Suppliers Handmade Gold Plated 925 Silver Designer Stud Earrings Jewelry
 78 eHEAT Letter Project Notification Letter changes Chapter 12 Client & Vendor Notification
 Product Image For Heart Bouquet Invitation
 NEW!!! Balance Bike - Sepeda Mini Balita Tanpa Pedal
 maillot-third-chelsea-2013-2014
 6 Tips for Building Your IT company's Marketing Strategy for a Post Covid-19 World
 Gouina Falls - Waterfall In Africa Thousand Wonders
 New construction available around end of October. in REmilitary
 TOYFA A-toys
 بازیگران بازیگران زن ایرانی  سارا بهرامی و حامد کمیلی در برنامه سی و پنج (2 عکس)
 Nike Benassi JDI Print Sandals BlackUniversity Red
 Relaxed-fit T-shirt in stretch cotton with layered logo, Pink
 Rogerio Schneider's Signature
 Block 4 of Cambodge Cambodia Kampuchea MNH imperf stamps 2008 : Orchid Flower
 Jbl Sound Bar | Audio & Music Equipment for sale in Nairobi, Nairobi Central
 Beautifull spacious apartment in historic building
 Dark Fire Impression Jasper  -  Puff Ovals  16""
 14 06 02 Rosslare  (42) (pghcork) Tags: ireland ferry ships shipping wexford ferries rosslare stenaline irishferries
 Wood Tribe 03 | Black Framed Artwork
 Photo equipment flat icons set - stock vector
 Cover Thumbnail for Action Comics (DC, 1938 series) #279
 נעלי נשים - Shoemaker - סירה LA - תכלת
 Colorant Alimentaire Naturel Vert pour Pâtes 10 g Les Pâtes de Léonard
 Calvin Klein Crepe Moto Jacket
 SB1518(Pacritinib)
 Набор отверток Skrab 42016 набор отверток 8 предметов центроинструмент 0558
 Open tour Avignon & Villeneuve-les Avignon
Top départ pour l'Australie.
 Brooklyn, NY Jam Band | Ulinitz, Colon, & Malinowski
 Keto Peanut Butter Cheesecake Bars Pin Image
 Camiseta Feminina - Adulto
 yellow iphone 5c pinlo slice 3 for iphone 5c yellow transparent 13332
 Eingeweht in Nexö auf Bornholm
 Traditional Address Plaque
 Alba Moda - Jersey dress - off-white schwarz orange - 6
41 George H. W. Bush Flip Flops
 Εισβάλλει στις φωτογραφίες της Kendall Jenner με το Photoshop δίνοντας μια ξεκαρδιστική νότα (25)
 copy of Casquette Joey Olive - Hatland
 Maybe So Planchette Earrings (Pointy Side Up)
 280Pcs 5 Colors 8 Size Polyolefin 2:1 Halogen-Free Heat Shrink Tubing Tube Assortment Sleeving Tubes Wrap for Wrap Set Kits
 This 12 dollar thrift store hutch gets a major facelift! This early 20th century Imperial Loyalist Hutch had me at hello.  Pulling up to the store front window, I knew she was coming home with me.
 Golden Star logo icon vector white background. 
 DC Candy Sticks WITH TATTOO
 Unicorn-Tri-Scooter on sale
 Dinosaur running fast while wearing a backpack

· · ·

Your assignment. In the data above, find the line that contains "Maybe So Planchette" and the line that contains "280Pcs 5 Colors". Repeat exactly those lines and every line between them, and only those.

Response area.
 Maybe So Planchette Earrings (Pointy Side Up)
 280Pcs 5 Colors 8 Size Polyolefin 2:1 Halogen-Free Heat Shrink Tubing Tube Assortment Sleeving Tubes Wrap for Wrap Set Kits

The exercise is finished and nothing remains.